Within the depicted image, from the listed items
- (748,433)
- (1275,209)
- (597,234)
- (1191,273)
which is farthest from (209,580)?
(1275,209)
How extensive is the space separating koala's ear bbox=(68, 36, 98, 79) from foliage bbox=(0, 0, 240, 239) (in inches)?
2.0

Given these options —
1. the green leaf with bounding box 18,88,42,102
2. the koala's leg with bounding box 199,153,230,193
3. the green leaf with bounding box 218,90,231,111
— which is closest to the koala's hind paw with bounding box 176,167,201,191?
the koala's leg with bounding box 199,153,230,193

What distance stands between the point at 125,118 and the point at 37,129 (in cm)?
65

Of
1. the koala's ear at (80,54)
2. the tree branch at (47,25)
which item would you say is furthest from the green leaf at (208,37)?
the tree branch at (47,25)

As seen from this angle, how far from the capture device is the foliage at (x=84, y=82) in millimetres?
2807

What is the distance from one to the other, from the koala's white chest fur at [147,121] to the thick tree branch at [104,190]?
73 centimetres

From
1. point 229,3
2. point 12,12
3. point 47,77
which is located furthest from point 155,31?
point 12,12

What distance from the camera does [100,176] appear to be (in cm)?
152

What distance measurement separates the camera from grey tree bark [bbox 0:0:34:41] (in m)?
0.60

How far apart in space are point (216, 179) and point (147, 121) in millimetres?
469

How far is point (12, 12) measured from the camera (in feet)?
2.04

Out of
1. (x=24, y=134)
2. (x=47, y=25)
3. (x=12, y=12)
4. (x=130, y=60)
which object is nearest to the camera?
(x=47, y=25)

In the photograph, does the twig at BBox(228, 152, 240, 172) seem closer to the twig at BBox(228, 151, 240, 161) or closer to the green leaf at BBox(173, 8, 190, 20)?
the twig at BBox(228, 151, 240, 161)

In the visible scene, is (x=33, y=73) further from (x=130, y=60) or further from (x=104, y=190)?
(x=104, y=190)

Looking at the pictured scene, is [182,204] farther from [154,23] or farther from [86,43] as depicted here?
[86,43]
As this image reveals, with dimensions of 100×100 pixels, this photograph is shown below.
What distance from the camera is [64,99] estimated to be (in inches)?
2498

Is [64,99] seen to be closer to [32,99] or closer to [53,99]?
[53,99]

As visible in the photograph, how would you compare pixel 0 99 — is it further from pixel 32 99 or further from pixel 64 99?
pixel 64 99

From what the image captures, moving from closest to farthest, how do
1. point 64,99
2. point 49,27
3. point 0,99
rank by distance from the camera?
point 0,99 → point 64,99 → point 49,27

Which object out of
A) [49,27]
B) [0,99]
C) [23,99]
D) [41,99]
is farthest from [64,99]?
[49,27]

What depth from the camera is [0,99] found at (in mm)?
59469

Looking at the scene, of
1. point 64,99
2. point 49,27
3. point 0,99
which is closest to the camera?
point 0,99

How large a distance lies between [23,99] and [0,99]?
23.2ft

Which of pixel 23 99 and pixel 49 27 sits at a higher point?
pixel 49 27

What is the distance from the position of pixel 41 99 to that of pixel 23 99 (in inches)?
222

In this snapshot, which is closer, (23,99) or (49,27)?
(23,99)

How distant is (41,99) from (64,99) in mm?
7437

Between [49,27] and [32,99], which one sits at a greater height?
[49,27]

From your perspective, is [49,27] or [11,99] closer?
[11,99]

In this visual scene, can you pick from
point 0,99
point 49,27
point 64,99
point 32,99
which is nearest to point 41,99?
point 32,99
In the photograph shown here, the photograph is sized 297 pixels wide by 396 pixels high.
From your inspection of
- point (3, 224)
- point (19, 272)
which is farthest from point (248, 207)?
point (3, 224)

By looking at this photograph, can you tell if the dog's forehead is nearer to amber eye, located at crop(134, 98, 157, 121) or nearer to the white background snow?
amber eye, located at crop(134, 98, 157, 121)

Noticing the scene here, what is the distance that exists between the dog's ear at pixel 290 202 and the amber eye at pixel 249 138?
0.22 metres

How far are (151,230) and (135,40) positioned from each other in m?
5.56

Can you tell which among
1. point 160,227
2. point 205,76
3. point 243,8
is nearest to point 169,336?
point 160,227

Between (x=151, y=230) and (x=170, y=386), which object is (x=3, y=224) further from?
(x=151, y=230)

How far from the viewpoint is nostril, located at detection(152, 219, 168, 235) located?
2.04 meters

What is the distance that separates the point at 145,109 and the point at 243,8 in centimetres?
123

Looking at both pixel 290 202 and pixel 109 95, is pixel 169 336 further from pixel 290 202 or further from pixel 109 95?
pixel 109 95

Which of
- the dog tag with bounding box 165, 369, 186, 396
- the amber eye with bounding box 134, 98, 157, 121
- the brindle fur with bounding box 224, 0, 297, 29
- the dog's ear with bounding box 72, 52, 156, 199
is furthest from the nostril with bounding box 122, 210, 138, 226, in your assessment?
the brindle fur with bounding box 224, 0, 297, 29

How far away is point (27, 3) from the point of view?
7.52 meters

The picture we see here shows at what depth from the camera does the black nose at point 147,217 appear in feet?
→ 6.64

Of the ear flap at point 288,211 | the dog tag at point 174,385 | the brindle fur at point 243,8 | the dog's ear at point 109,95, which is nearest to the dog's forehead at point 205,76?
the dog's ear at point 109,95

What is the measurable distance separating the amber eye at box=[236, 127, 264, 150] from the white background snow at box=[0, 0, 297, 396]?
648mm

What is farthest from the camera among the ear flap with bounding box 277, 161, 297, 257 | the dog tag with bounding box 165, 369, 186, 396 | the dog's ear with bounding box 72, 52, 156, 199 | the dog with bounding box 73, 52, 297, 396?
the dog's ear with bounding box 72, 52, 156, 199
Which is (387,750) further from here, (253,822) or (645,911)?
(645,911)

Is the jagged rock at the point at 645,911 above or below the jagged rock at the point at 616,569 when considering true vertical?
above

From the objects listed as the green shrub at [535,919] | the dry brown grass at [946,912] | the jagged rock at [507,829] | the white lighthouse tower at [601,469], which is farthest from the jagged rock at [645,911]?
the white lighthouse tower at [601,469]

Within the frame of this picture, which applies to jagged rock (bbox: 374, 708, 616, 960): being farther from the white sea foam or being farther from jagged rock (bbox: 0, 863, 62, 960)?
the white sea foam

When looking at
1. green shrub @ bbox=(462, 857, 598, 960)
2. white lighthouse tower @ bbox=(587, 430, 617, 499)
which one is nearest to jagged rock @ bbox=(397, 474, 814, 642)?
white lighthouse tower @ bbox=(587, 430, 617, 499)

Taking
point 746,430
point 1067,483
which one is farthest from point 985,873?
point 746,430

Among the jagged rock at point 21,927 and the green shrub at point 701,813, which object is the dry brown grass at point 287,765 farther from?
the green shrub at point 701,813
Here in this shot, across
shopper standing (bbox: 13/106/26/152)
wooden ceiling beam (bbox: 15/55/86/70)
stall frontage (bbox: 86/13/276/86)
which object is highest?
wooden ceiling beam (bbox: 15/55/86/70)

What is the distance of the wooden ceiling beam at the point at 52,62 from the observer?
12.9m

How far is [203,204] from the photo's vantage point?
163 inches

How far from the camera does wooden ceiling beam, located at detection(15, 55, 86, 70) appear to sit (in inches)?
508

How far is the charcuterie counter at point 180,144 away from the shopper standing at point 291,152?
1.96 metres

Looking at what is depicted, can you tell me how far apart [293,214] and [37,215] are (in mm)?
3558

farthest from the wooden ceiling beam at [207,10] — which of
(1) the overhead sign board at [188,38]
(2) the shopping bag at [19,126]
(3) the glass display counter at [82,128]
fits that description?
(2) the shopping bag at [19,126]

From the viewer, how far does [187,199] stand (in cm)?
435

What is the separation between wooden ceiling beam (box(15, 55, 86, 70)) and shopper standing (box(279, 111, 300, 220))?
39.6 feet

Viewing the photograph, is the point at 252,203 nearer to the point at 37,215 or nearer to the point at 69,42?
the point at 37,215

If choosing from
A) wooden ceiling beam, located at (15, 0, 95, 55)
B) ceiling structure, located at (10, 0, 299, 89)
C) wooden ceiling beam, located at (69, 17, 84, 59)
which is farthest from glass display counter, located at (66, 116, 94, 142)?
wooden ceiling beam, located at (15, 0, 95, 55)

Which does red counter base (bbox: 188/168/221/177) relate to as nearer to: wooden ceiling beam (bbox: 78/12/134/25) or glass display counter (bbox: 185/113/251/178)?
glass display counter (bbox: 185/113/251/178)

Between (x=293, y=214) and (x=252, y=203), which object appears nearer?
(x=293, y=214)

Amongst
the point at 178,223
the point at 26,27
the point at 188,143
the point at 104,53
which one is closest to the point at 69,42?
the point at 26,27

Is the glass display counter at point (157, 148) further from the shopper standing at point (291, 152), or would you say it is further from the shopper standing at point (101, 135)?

==================================================

Copy the lines from the one with "Can you tell which among" to the one with "2.04 meters", swapping "nearest" for "closest" and leaving everything else as it is.

Can you tell which among
1. point 160,227
2. point 205,76
3. point 243,8
is closest to point 169,336?
point 160,227

Between (x=151, y=230) and (x=170, y=386), which object is (x=3, y=224) further from?
(x=151, y=230)

How far from the viewpoint is nostril, located at detection(152, 219, 168, 235) located?
2.04 meters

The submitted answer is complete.